Interestingly, working memory resources are crucial in AR (cf. cognitive load theory). The comparison and mapping of two analogical problems induce heavy demands on working memory resources, especially when the problems are complex (Holyoak, 2005, 2012). Hence, sufficient working memory resources are crucial for effective analogical transfer. Restricted capacity leads to reliance on surface features rather than structural features (e.g., Waltz, Lau, Grewal, & Holyoak, 2000). Relying on “directly” perceivable surface feature requires less capacity than focusing on relations that must typically be inferred (Holyoak, 2012). Working memory constraints come into play especially when (a) there are multiple relations (instead of just one) to be mapped (complex comparison and mapping demands) and (b) when “seductive” features (e.g., misleading surface similarity) must be inhibited, which is usually attributed to the executive function of working memory (e.g., Cho, Holyoak, & Cannon, 2007; Viskontas, Morrison, Holyoak, Hummel, & Knowlton, 2004). In addition, the performance of learners with restricted working memory capacity, that is, older (Viskontas et al., 2004), distracted (e.g., Waltz et al., 2000), or young learners whose executive functions are not fully developed yet (Richland, Morrison, & Holyoak, 2006) are particularly hampered by multiple relations and by correspondences to be inhibited. Reducing working memory demands should therefore foster the acquisition of effective problem-solving schemas and, thereby, transfer (Richland, Stigler, & Holyoak, 2012). At first glance, these assumptions on the importance of working memory capacity seem to parallel cognitive load theory. However, there are important differences as well that we discuss later on.
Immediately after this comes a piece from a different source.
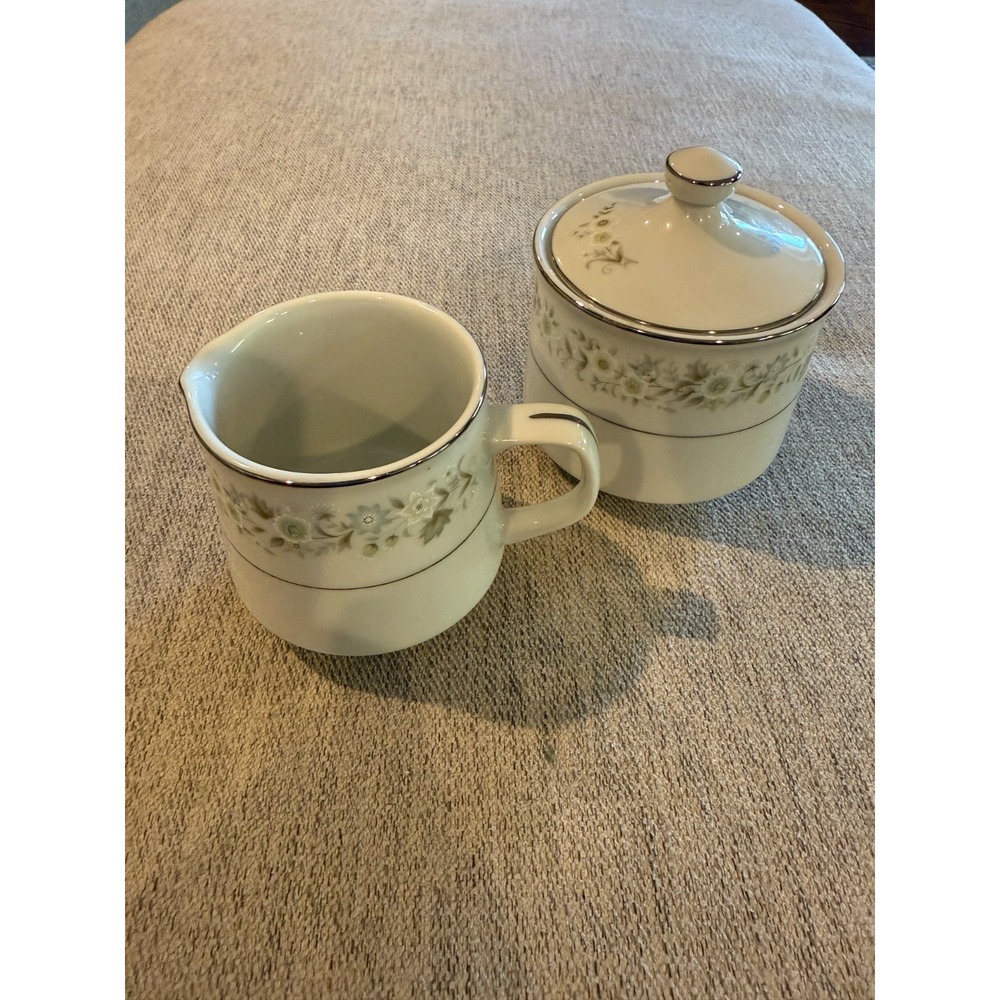 Imperial China by W Dalton 745 Wild Flower Creamer & Sugar Bowl With Lid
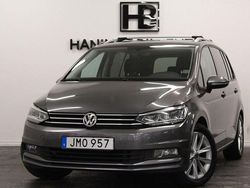 Mörkgrå (grå) Begagnad 2016 VW Touran Minibuss | 179 900 kr (Marknadspris)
In summary, as the WE and OL approaches, AR research regards examples as an important source of the construction of abstract problem-solving schemas. All three approaches also assume that encountering examples is insufficient for effective learning. Instead, learners must actively compare and map examples to each other and to principles. An obvious difference refers to grain size. Whereas research on WEs and on OL focuses the acquisition of cognitive skills on a relatively coarse grain size, AR research analyzes the use of examples in great detail.